33rd IEEE Symposium on Security and Privacy,
San Francisco, CA, USA
Malware researchers rely on the observation of malicious code in execution to collect datasets for a wide array of experiments, including generation of detection models, study of longitudinal behavior, and validation of prior research. For such research to reflect prudent science, the work needs to
address a number of concerns relating to the correct and representative use of the datasets, presentation of methodology in a fashion sufficiently transparent to enable reproducibility, and due consideration of the need not to harm others. In this paper we study the methodological rigor and prudence in 36 academic publications from 2006–2011 that rely on malware execution. 40% of these papers appeared in the 6 highest-ranked academic security conferences. We find frequent shortcomings, including problematic assumptions regarding the use of execution-driven datasets (25% of the papers), absence of description of security precautions taken during experiments (71% of the articles), and oftentimes insufficient description of the experimental setup. Deficiencies occur in top-tier venues and elsewhere alike, highlighting a need for the community to improve its handling of malware datasets. In the hope of aiding authors, reviewers, and readers, we frame guidelines regarding transparency, realism, correctness, and safety for collecting and using malware datasets.

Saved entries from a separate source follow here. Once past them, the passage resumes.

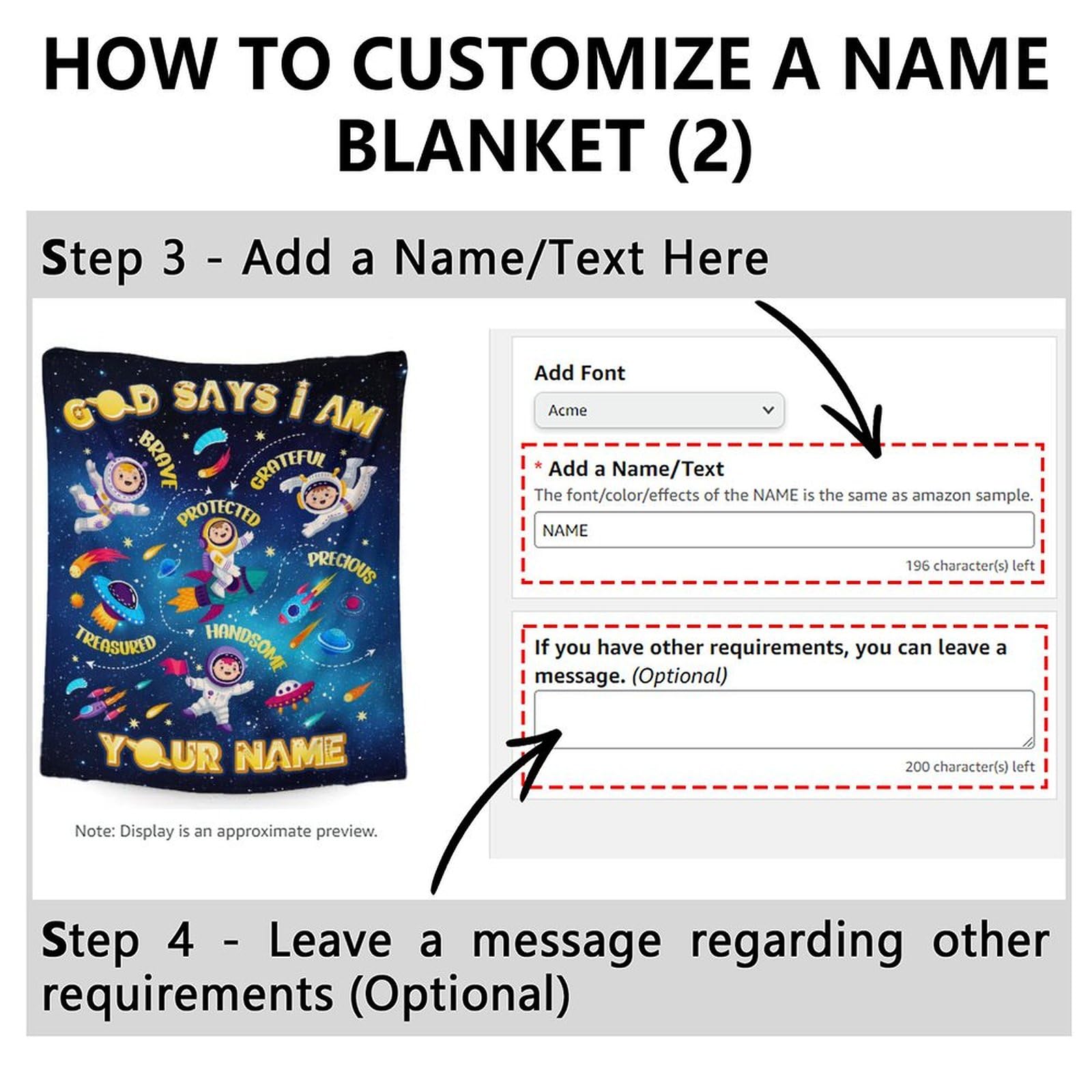 HOW TO CUSTOMIZE A NAME BLANKET (2)

Step 3 - Add a Name/Text Here

GOD SAYS I AM
BRAVE
GRATEFUL
PROTECTED
PRECIOUS
TREASURED
HANDSOME
YOUR NAME

Note: Display is an approximate preview.

Add Font
Acme

* Add a Name/Text
The font/color/effects of the NAME is the same as amazon sample.
NAME
196 character(s) left

If you have other requirements, you can leave a message. (Optional)
200 character(s) left

Step 4 - Leave a message regarding other requirements (Optional)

Observing the host- or network-level behavior of malware as it executes constitutes an essential technique for researchers seeking to understand malicious code. Dynamic malware analysis systems like Anubis , CWSandbox  and others [16, 22, 27, 36, 42] have proven invaluable in
generating ground truth characterizations of malware behavior. The anti-malware community regularly applies these ground truths in scientific experiments, for example to evaluate malware detection technologies [2, 10, 17, 19, 24, 26, 30, 33, 44, 48, 52–54], to disseminate the results of large-scale
malware experiments [6, 11, 42], to identify new groups of malware [2, 5, 38, 41], or as training datasets for machine learning approaches [20, 34, 35, 38, 40, 41, 47, 55]. However, while analysis of malware execution clearly holds importance for the community, the data collection and subsequent
analysis processes face numerous potential pitfalls.